Exercices >>
**a)** Comment traduire en anglais cette phrase du texte source : « Dans nos classes existent plusieurs sortes d'outils. » ?
**b)** Où le mot « balcony » apparaît-il dans les enregistrements ? Repérez et recopiez chaque ligne qui le contient, en tenant compte de la casse.

Texte source >>
== == ==

François SEBASTIANOFF
 
 
 

Forger un esprit scientifique... (même en francais)

 
A la suite de l'article de François SEBASTIANOFF, il me semble urgent de lancer, (d'une discipline à d'autres...), une réflexion plus approfondie sur nos outils et leurs objectifs.
 
Situons d'abord l'objet de la réflexion. Dans nos classes existent plusieurs sortes d'outils. Certains, que nous qualifions parfois “d'outils de compromis”, ont essentiellement pour but d'aider les enfants et adolescents à acquérir le minimum de connaissances qui sera exigé d'eux pour franchir les étapes de la scolarité, passer des examens... Ces outils existent dans nos classes, fabriqués par nous et parfois même édités par la C.E.L. Il n'est pas question de les nier ou de les renier. Il suffit de bien les situer, avec les enfants eux-mêmes, par rapport à leur utilité pratique immédiate. La réflexion proposée ici ne portera pas sur eux.
 
Elle visera essentiellement les outils qui :
1. Aident à la responsabilisation = éduquent la liberté.
2. Permettent l'élaboration de l'esprit scientifique.
Objectifs qui rendent ces outils “irrécupérables”, par quelque système que ce soit.
 
 

QUELQUES PRECISIONS SUR LES TERMES EMPLOYES :

 
- Responsabilisation : capacité de choix d'un contenu culturel, d'un savoir, en même temps que projection et organisation du travail choisi dans le temps. C'est l'éducation du travail.

== == ==

Enregistrements >>

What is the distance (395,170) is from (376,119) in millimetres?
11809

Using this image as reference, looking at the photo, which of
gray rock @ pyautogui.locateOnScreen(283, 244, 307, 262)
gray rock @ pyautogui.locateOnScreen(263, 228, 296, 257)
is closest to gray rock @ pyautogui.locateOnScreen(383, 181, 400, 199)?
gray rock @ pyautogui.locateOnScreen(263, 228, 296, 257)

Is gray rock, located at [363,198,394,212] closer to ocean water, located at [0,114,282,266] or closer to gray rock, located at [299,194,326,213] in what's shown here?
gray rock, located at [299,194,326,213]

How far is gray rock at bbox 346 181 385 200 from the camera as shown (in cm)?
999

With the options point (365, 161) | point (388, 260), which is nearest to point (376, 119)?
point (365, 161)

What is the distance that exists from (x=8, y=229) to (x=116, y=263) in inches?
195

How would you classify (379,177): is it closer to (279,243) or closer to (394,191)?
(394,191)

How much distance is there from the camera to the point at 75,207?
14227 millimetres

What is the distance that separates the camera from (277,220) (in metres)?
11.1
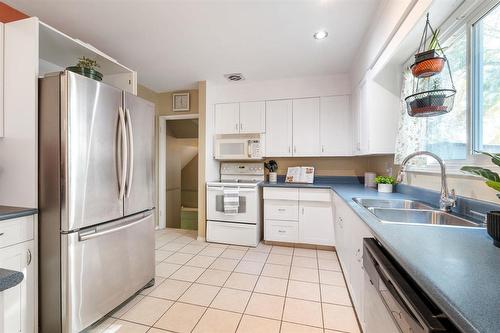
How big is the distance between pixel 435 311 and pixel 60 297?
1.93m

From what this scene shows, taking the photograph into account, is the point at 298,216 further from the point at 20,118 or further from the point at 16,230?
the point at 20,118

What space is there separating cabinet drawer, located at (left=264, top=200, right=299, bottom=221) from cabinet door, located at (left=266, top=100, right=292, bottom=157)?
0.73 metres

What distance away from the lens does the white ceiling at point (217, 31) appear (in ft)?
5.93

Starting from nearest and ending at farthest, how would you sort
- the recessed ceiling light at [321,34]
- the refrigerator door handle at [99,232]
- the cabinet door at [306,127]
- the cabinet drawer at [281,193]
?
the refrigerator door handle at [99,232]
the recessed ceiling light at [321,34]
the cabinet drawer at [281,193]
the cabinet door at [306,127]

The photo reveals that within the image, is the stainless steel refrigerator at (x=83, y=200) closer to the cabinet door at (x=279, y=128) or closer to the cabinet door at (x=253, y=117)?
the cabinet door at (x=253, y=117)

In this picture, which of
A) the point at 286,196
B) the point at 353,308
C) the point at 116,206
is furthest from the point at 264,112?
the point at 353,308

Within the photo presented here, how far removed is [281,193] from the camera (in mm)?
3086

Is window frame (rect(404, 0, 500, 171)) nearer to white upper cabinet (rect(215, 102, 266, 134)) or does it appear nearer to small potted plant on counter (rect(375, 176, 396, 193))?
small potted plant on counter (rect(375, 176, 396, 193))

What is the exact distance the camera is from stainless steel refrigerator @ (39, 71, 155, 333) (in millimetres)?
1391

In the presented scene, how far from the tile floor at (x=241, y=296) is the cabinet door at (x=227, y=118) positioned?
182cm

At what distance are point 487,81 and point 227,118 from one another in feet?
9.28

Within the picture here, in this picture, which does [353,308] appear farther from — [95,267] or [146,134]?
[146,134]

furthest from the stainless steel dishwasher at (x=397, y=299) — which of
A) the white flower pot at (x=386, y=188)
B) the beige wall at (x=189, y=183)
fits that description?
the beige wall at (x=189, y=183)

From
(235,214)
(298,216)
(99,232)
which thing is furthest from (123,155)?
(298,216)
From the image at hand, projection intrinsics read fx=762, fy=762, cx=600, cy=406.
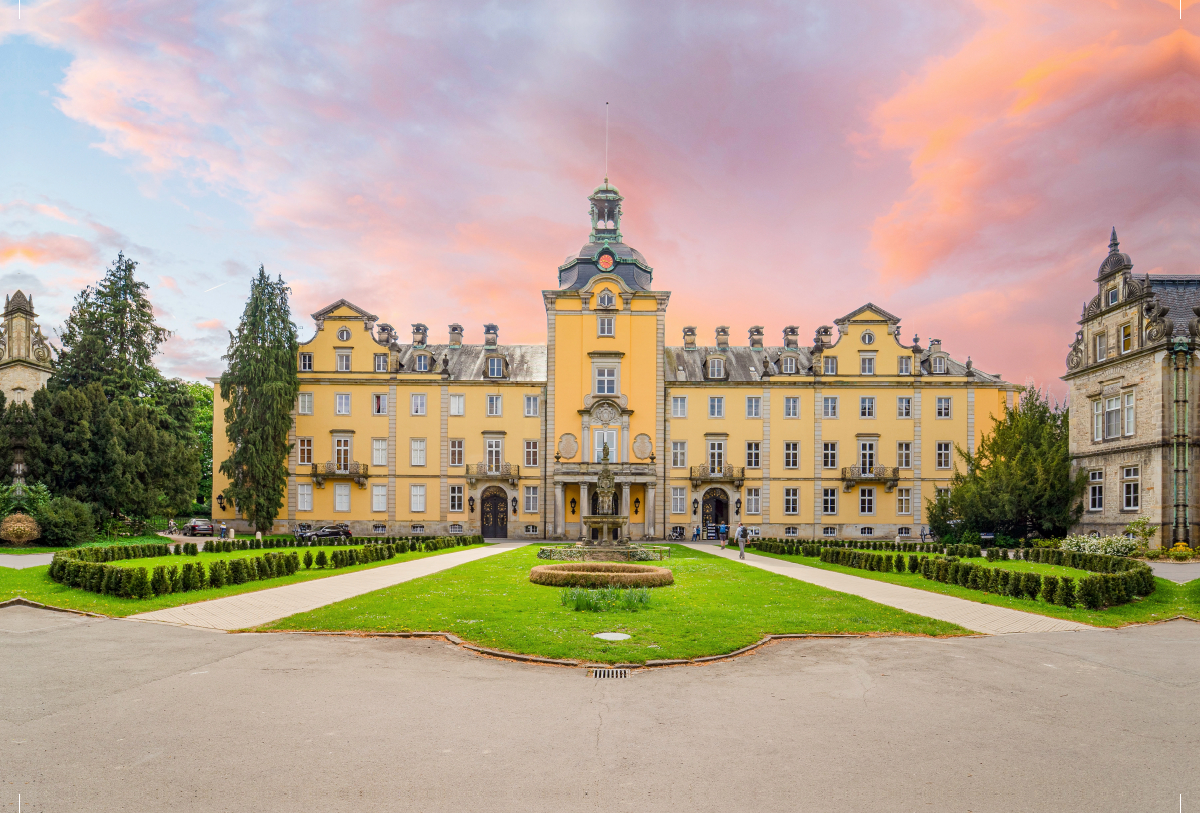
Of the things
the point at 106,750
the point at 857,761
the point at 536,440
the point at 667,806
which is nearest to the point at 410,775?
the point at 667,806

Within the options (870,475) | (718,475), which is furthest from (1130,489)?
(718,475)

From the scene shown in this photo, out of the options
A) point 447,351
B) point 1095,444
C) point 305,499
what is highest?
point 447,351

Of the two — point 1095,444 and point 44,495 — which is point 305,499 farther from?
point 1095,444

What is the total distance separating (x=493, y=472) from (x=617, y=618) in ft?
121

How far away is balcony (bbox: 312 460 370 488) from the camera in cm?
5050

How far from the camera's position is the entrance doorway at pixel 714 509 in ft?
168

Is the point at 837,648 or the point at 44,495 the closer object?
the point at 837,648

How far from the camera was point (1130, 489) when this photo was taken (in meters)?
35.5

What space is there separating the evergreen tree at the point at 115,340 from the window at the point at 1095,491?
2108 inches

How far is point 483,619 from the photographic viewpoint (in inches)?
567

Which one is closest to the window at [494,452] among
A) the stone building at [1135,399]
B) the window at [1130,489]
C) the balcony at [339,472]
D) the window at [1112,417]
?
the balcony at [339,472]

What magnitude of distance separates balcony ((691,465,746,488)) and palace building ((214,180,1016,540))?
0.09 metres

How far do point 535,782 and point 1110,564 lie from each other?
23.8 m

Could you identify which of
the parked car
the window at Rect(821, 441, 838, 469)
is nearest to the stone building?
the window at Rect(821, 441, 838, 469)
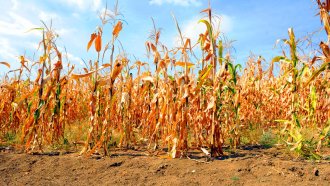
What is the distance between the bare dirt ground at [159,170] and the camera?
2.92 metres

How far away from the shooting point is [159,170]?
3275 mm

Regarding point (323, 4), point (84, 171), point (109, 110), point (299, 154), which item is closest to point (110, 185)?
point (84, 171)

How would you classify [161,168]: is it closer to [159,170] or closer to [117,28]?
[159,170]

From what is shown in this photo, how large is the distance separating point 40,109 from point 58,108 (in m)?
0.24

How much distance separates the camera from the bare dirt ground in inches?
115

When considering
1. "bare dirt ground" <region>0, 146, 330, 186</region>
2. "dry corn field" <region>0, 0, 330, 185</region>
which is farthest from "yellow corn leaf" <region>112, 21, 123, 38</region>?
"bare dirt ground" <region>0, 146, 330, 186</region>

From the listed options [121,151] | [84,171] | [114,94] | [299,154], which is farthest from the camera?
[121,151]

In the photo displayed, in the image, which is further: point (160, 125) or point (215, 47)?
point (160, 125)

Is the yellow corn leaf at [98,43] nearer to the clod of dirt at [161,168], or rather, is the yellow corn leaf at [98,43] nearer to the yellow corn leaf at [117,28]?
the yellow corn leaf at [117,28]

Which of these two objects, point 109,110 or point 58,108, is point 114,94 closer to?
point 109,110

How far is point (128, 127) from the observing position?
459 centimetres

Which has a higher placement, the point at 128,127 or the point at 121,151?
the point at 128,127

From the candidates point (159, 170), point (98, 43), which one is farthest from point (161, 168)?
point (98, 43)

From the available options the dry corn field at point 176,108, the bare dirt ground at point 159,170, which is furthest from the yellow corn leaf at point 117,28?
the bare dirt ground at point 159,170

== == ==

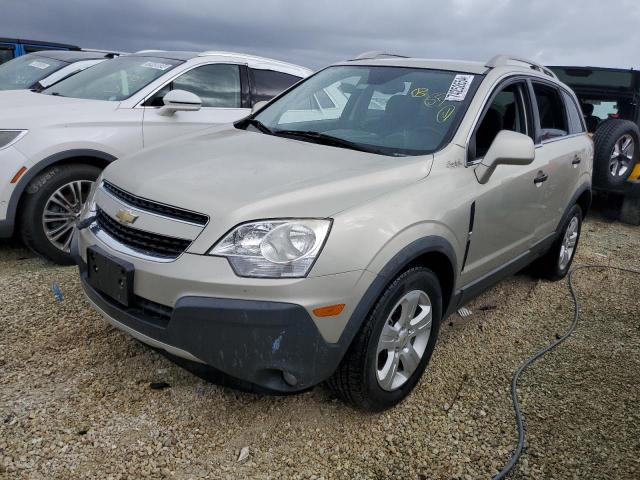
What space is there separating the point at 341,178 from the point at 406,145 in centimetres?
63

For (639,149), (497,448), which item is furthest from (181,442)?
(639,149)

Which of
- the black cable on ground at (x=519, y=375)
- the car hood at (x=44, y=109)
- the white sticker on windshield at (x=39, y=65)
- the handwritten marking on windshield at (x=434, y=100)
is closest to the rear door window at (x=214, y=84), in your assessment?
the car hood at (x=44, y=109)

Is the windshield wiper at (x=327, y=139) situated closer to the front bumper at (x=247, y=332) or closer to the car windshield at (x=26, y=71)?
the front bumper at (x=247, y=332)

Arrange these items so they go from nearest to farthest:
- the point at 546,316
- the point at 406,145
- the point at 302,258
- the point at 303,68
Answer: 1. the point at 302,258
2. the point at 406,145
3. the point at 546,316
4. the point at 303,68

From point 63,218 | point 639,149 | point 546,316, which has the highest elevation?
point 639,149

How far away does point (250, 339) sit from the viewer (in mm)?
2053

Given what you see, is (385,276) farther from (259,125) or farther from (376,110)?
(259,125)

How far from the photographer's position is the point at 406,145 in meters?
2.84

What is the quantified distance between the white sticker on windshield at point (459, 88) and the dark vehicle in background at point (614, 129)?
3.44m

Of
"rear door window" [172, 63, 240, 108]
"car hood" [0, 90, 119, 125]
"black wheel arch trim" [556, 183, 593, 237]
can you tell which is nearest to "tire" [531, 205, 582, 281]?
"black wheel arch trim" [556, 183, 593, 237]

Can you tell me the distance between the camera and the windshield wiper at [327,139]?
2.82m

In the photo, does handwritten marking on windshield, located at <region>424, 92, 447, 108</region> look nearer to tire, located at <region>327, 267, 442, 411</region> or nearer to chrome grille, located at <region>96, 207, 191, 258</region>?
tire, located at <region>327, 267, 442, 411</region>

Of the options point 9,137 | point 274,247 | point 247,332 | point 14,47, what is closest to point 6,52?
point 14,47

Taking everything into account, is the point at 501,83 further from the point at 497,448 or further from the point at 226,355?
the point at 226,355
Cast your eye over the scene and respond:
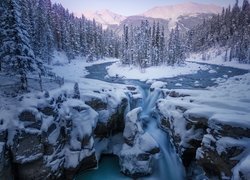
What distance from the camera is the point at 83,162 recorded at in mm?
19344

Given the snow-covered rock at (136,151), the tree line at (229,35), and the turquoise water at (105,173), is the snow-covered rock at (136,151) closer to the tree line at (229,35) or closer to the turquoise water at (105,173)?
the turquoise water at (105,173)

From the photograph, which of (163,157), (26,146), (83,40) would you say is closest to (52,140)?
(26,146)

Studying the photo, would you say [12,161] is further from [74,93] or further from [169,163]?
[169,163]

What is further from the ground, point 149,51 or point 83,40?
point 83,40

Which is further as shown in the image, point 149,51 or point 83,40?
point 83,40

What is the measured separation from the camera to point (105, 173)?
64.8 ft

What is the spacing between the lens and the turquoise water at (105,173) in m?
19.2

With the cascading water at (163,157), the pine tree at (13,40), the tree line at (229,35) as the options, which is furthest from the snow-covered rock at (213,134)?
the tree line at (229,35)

== == ==

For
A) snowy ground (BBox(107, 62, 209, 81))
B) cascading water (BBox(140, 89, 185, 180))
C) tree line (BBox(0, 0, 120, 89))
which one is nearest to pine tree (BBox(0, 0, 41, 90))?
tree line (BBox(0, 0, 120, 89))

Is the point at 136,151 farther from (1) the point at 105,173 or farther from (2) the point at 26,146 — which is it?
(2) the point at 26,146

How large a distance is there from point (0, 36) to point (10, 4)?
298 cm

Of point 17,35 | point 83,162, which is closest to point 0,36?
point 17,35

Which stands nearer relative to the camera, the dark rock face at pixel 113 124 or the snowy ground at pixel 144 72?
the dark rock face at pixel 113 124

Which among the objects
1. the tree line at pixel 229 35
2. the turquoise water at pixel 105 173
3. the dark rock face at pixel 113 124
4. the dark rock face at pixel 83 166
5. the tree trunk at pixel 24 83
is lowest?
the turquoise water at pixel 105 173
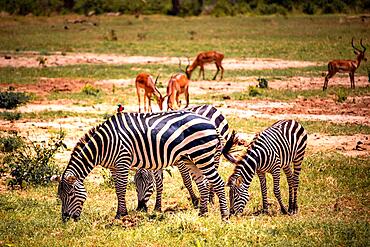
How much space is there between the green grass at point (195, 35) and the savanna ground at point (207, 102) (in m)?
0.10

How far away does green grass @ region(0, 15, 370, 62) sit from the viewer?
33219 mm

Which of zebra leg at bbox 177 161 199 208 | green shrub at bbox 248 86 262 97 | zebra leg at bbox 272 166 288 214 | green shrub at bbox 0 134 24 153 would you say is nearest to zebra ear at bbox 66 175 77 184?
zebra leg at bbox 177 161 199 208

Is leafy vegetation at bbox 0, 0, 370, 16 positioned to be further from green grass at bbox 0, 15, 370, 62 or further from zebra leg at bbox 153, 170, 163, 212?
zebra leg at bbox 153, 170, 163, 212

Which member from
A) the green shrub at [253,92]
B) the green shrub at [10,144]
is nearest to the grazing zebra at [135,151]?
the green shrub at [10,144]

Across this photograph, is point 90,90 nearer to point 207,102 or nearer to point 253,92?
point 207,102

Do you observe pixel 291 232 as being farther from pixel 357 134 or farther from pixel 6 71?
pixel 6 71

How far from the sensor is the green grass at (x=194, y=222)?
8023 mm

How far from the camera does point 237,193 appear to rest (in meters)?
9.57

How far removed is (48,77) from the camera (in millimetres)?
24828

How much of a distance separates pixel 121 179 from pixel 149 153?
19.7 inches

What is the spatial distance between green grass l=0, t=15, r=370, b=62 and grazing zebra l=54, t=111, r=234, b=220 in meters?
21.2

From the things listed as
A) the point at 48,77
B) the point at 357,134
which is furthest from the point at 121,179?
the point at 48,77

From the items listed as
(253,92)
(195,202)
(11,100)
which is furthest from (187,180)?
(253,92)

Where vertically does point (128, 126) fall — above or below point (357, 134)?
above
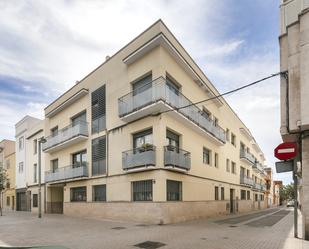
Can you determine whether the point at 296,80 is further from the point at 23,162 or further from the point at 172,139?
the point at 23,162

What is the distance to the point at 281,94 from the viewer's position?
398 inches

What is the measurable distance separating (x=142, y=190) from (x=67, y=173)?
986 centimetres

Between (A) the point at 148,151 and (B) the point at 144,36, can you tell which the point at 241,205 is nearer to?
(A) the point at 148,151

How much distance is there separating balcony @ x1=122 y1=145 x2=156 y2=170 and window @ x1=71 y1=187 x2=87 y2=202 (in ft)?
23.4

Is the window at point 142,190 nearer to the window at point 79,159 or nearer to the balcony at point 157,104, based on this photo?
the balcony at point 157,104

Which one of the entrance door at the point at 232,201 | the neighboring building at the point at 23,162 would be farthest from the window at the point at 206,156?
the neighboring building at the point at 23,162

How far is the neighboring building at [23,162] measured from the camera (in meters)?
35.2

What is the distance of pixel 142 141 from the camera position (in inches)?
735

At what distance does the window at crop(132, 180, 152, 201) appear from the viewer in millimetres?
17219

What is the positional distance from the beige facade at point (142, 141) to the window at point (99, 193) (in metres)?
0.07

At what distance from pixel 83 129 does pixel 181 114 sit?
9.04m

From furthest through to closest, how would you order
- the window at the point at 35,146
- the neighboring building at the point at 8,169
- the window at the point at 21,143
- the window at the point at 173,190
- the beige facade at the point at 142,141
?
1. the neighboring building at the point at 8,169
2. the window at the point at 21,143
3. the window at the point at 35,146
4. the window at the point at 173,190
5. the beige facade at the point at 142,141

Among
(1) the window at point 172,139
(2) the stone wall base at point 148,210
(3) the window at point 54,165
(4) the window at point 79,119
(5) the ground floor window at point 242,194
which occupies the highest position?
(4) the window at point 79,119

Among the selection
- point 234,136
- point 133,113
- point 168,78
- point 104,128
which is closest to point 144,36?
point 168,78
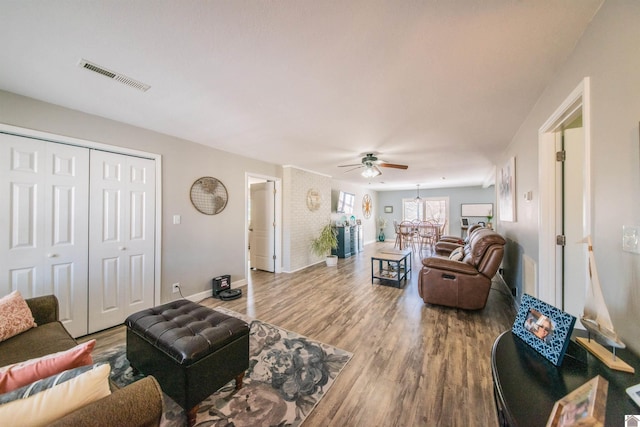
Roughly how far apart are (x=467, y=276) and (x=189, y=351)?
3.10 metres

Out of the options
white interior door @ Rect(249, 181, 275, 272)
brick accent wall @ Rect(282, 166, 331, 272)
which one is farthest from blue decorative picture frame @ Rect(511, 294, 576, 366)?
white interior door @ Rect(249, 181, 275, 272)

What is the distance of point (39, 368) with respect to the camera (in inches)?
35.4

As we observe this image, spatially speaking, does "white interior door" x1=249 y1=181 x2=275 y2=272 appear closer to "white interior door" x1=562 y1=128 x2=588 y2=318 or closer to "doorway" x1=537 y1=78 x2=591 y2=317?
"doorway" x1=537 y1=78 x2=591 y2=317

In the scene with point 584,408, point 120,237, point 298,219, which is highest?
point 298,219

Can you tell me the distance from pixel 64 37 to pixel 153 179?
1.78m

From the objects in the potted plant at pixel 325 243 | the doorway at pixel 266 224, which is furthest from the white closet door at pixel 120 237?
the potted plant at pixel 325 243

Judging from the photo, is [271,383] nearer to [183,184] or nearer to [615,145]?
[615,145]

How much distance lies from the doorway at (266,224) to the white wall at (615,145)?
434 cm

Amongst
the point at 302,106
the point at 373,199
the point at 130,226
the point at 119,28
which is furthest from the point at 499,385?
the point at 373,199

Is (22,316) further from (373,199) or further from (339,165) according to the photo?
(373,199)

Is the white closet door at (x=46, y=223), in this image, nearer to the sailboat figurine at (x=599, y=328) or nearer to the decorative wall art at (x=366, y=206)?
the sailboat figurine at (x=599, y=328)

== == ==

Réponses attendues >>
**a)** In our classrooms there are several kinds of tools.

**b)**
How far away is balcony (bbox: 312 460 370 488) from the camera in cm?
C) the balcony at [339,472]
the balcony at [339,472]
What magnitude of distance separates balcony ((691,465,746,488)) and palace building ((214,180,1016,540))?
How much distance is there separating balcony @ x1=122 y1=145 x2=156 y2=170 and window @ x1=71 y1=187 x2=87 y2=202 (in ft)?
Is the window at point 142,190 nearer to the window at point 79,159 or nearer to the balcony at point 157,104, based on this photo?
the balcony at point 157,104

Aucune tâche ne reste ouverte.